Afin de prévenir les risques chimiques dans le milieu du travail et préserver la santé des travailleurs et la sécurité publique, le législateur algérien a mis en place tout un arsenal de lois, dont l’arrêté interministériel du 25 novembre 2015 fixant la liste et la classification des matières et produits chimiques dangereux.
Certes, une certaine évolution a été observée, ces dernières années, dans les conditions de travail, mais elle demeure toujours insuffisante. «Parmi ces mesures, je note la Commission paritaire d’hygiène et de sécurité (CPHS) qui a été créée par le législateur bien avant 2007.
Mais il n’y avait aucune application dans les entreprises qu’après plusieurs actions de sensibilisation, des enquêtes sur les accidents de travail et les pauses prévention que nous avons organisées dans les sociétés pour l’installation de cette CPHS, qui aide à mener le travail dans un milieu hygiénique, bien organisé avec la mise à disposition des équipements de protection individuelle et collective pour minimiser les risques et non pas les faire disparaître», a déclaré à El Watan Moufida Birouk, responsable de la cellule de prévention des accidents de travail et des maladies professionnelles à la CNAS de Constantine, en marge d’une rencontre organisée par cet organisme sur les dangers des substances chimiques dans le milieu de travail.
Moufida Birouk indiquera qu’une dizaine d’entreprises ont pris conscience du danger et ont commencé par procéder à l’installation de ladite commission.
Malheureusement, ce n’est pas le cas de nombreuses sociétés. Notre interlocutrice affirme que ces normes ne sont respectées que dans les sociétés multinationales ou les grandes entreprises de production pharmaceutique, sachant que la plupart des tâches sont mécanisées et le travailleur est moins exposé dans un milieu à risque chimique élevé.
«Les manquements sont signalés au niveau des unités industrielles, des briqueteries et des cimenteries. Elles font de leur mieux avec les filtres pour minimiser le risque sur l’environnement et l’individu, mais il se pose toujours.
En Algérie, on n’a pas su instaurer la culture de la prévention chez le travailleur et l’employeur», a-t-elle regretté, estimant que l’employeur a le devoir de sanctionner le travailleur qui ne porte pas les équipements de protection individuelle. Chose qui n’est jamais faite ou l’entreprise se contente de la verbalisation.
Photos à l’appui, Mme Birouk a montré dans son intervention comment certaines entreprises ne respectent pas les conditions de stockage des produits dangereux, avec non-identification des risques par les symboles normalisés alors que leurs travailleurs ne portent pas les équipements de protection.
Des dangers imminents
Pour sa part, le Dr Kamel Yakoubi, médecin commandant à la Protection civile de la wilaya de Constantine, a estimé qu’il faut toujours penser à ces risques qui menacent tous les intervenants, y compris les médecins et les pompiers lors des incidents.
Il a appelé à avoir une logistique lourde lors d’un accident collectif, une formation des intervenants et des plans d’urgence. Les dangers de ces produits chimiques sont imminents, selon les spécialistes. Sur le plan santé, ces substances peuvent provoquer des intoxications, des asphyxies, des brûlures, le cancer, la stérilité et les dermatites.
Pour ce qui est de la sécurité publique, des explosions et des incendies peuvent avoir lieu, comme c’était le cas de l’entrepôt de cosmétiques à Aïn Oulmène, dans la wilaya de Sétif, où une explosion est survenue le 2 février 2022 dans une zone habitée. Le bilan était lourd, avec une famille décimée, dont 6 enfants âgés entre 5 et 16 ans ainsi que 14 blessés, des maisons endommagées et d’énormes dégâts matériels.
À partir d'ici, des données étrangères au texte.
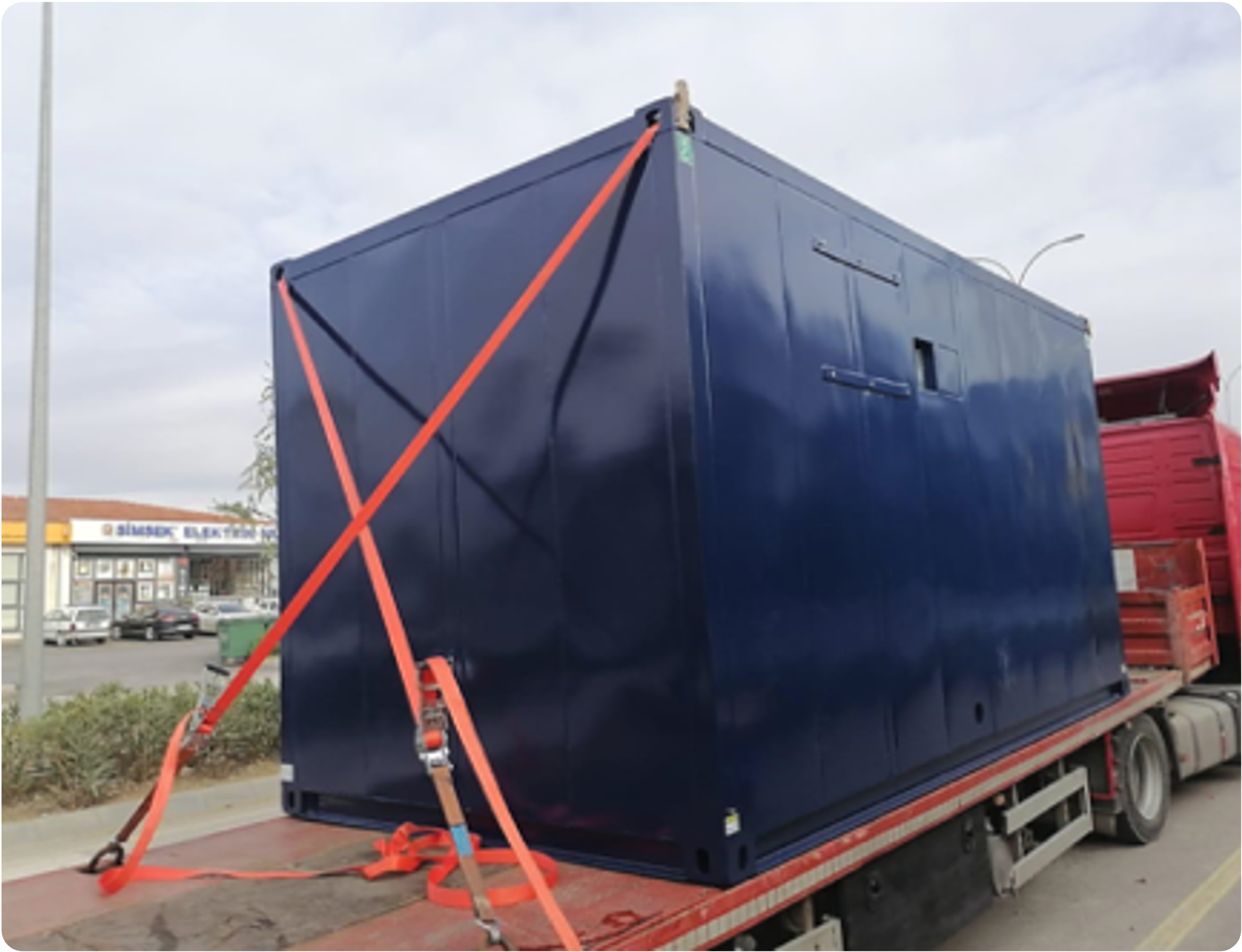 KWK- & Co-Generation-Module 16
L’explosion du port, de Beyrouth et ses énormes dégâts humains et matériels, a été également évoquée comme un exemple du danger de ces produits. En l’absence de normes de prévention dans plusieurs entreprises algériennes, s’ajoutent les sous-déclarations des maladies professionnelles par ignorance ou par les faux-fuyants.
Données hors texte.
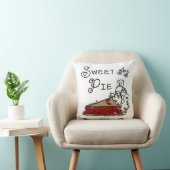 Sweet as Pie Kissen (Stuhl )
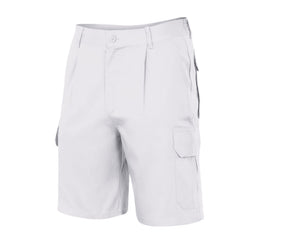 MULTI-POCKET BERMUDA SHORTS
En 2022, la CNAS de Constantine a enregistré seulement 4 cas atteints de maladies professionnelles et 4 autres à caractère professionnel. Pour l’année 2023, les mêmes services ont recensé 2 cas seulement, dont la tuberculose en milieu hospitalier et la surdité en milieu industriel, en plus de 16 autres cas de maladies à caractère professionnel. Des chiffres qui ne reflètent pas la réalité.